[Selected excerpt — start]

Modeling the lung-liver connection

Multi-organ-on-a-chip model promises wide-ranging applications

Jim Cirigliano
Register for free to listen to this article
Listen with Speechify
0:00
5:00
SEATTLE—Researchers at Philip Morris International (PMI) have developed a novel multi-organ-on-a-chip in-vitro model that includes combined, stable-state lung and liver tissues. This lung-liver model may facilitate important discoveries relating to lung-liver interactions in toxicological assessments of airborne compounds, potentially impacting the costly development process of therapeutics in multiple fields of study and reducing the need for animal testing.
 
Although single organ-on-a-chip (OoC) models are increasingly becoming relatively common, a primary challenge for developing useful multi-organ models has been maintaining tissues from multiple organs in a stable state long enough to allow for toxicological assessments.
 
“We have reached an important milestone, demonstrating that our lung-liver-on-a-chip holds both lung and liver tissues in a stable state for at least four weeks,” says Dr. David Bovard, a postdoctoral fellow in Systems Toxicology at Philip Morris International.
 
Another challenge facing the PMI team was to demonstrate that the liver tissue used in their model was capable of processing substances foreign to the human body in a manner consistent with a live organ.
 
“To assess this, we measured the activity of key enzymes that are known to be essential to the metabolization of a class of compounds called aromatic hydrocarbons,” says Bovard. “We also measured the formation of metabolites following exposure of the liver tissues to nicotine and nicotine-derived nitrosamine ketone (NNK), one of the key carcinogenic components of tobacco smoke. The major nicotine and NNK metabolites normally found in smokers were detected, confirming the metabolic capacity of the liver tissues.”

[Selected excerpt — finish]

Problem 1 —
Copy out the lung-liver chip article word for word, everything from "Another challenge facing" down to "a live organ.".
Problem 2 —
Write what comes next in the lung-liver chip article, picking up after its final paragraph.

[Available data — start]

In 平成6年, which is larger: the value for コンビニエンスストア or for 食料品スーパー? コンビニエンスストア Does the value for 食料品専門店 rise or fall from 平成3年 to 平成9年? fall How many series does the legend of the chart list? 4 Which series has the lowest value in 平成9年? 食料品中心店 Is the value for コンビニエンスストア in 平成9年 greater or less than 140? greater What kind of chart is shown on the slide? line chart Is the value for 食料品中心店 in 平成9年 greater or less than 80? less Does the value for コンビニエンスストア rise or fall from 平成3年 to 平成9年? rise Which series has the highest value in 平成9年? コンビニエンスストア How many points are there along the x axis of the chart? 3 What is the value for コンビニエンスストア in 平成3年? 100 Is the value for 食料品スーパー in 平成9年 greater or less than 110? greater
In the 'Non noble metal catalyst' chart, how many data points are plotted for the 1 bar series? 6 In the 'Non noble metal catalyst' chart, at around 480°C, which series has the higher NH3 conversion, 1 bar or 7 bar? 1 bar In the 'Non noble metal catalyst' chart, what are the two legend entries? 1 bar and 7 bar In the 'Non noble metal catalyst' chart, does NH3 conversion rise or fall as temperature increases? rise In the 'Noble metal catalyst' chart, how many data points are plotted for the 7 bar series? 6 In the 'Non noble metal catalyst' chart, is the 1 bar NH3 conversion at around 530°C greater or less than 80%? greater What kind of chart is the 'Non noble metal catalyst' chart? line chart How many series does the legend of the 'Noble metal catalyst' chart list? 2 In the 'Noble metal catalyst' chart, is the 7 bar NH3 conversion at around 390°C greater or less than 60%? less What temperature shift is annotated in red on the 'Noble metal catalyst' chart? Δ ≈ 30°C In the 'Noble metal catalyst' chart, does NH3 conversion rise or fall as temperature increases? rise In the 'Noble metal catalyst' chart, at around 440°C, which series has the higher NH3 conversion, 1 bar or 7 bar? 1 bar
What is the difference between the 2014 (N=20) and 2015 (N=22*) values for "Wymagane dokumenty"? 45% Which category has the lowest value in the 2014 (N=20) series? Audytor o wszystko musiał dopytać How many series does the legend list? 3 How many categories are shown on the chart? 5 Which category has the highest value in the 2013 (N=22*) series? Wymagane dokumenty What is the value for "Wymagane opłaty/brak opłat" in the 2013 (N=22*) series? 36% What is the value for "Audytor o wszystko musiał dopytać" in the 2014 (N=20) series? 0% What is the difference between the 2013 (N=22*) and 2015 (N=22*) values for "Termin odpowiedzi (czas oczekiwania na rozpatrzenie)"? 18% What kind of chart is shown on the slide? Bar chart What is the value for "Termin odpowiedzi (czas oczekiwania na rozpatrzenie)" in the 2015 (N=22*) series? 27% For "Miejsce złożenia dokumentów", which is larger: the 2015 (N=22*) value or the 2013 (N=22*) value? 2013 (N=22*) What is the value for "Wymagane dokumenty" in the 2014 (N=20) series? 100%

[Available data — finish]

Exercise output 1 —
Another challenge facing the PMI team was to demonstrate that the liver tissue used in their model was capable of processing substances foreign to the human body in a manner consistent with a live organ.

Exercise output 2 —
 
The successful development of a multi-organ-on-a-chip model that assesses both lung and liver toxicity promises several advantages over existing single OoC models. Notably, the model may help to streamline toxicological assessments by simultaneously modeling toxicity of compounds processed in either organ, and by measuring important—sometimes complex—organ-to-organ interactions.
 
“Airborne compounds are generally absorbed through the lung, so in assessing their toxicity it is of course important to look at how they affect lung tissues,” says Bovard. “However, understanding the true toxicity of some of these compounds also requires an assessment of how they affect the liver, since the liver is one of the most highly perfused organs in the human body and plays a key role in the metabolization of foreign substances.
 
“Adding relevant liver tissues to in-vitro models of the lung is therefore essential for the thorough toxicological assessment of airborne compounds.”
 
The applications for such toxicity modeling could be far-reaching, theoretically including toxicity assessments of virtually any airborne compound. These models could prove useful in a wide variety of applications ranging from environmental studies and consumer product safety assessments to pharmaceutical development.
 
By using human tissues, OoCs (including multi-organ-on-a-chip models) both reduce the need for animal testing and help to avoid the challenge of translating results observed in one species to another.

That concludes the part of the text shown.